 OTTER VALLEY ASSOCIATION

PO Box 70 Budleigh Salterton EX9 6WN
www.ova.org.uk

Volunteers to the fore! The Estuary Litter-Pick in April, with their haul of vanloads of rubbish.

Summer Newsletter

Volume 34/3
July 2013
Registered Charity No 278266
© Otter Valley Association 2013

= EXERCISE BRIEF =
Reprint every entry exactly.

= TASK ANSWER =
 OTTER VALLEY ASSOCIATION

PO Box 70 Budleigh Salterton EX9 6WN
www.ova.org.uk

Volunteers to the fore! The Estuary Litter-Pick in April, with their haul of vanloads of rubbish.

Summer Newsletter

Volume 34/3
July 2013
Registered Charity No 278266
© Otter Valley Association 2013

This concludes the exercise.